[Quoted passage]
-- Begin --

And that perhaps explains Deputy Prime Minister L K Advani's reluctance to take up the issue with President George W Bush during his recent visit to Washington.
Asked about it at a press conference, Advani said he had not raised the issue at his meeting with Bush because it was not a problem for India, but a concern for American companies, which are seeking to cut costs to remain competitive.
That, he said, was something that American companies have to deal with.
There is a need to distinguish between law and public policy when dealing with the outsourcing ban legislation, said William Bierce of the New York law firm Bierce & Kenerson.
Under WTO's GATS, "It would appear valid for government procurement of services,'' he said. "Such 'Buy America' or 'Buy Local' laws are illegal under GATS when they relate to purchases by private buyers. But for government buyers of services, the GATS allows such favouritism to local service providers," Bierce said.
''As a beggar-thy-neighbour policy of keeping jobs at home, such legislation would help generate employment at a time of economic decline, reducing the costs of public welfare and other social costs,'' he said.
However, such legislations would not be good public policy, Bierce added.
''Such legislations would deprive local governments of purchasing services at the cheapest price. It would hurt local taxpayers as consumers of government services.''
It was New Jersey which gave the lead in introducing anti-outsourcing legislation when in March 2002, New Jersey State Senator Shirley Turner introduced a Bill that would impose a 'Buy American' rule on all purchases in the state.
Under the Bill's provisions, for every state contract for services only US citizens and legal resident aliens shall be employed.
The Bill was inspired by the fact that recent published reports have indicated that telephone inquiries by welfare and food stamp clients under New Jersey's Families First Program were being handled by operators in Mumbai, after the contractor moved its operations outside of the United States as a cost-cutting measure.
The Bill was intended to ensure that State funds are used to employ people residing in the United States and to prevent the loss of jobs to foreign countries.

-- End --

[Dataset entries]
-- Begin --

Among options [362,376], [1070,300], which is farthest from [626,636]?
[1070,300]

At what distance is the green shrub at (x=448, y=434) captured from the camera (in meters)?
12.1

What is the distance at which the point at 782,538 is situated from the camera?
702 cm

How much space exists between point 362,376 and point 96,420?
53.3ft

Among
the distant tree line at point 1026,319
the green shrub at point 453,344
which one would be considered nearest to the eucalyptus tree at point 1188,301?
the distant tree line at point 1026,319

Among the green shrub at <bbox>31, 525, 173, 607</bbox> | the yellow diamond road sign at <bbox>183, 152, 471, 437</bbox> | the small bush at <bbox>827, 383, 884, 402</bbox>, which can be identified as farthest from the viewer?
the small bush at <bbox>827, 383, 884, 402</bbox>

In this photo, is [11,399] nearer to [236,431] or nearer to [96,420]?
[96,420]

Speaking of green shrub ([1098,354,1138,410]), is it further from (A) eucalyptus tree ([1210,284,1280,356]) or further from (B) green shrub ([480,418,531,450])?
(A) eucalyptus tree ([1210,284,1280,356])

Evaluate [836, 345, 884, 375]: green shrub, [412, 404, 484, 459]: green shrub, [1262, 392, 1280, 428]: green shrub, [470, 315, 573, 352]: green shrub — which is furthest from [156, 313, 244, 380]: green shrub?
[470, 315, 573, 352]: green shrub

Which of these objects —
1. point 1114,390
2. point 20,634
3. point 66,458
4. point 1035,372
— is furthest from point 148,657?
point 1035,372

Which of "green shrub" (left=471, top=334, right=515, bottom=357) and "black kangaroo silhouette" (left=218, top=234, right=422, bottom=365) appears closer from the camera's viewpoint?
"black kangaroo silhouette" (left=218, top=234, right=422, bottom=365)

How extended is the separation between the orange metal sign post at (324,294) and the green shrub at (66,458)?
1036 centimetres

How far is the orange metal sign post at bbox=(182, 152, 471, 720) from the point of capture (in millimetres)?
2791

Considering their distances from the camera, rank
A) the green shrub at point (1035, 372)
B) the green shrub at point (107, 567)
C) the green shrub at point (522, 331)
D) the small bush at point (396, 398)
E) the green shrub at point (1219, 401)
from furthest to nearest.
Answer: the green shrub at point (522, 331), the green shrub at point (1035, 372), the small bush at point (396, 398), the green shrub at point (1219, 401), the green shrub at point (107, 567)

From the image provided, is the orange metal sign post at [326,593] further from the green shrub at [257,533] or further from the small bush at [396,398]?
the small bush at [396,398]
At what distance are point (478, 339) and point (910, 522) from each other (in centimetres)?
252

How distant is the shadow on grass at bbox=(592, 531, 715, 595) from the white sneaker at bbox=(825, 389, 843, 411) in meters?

-- End --

[Written request]
Please reproduce part of the outsourcing article word for word, starting at the words "And that perhaps" and stopping after "visit to Washington.". Rely only on the outsourcing article for what comes next.

[Full response]
And that perhaps explains Deputy Prime Minister L K Advani's reluctance to take up the issue with President George W Bush during his recent visit to Washington.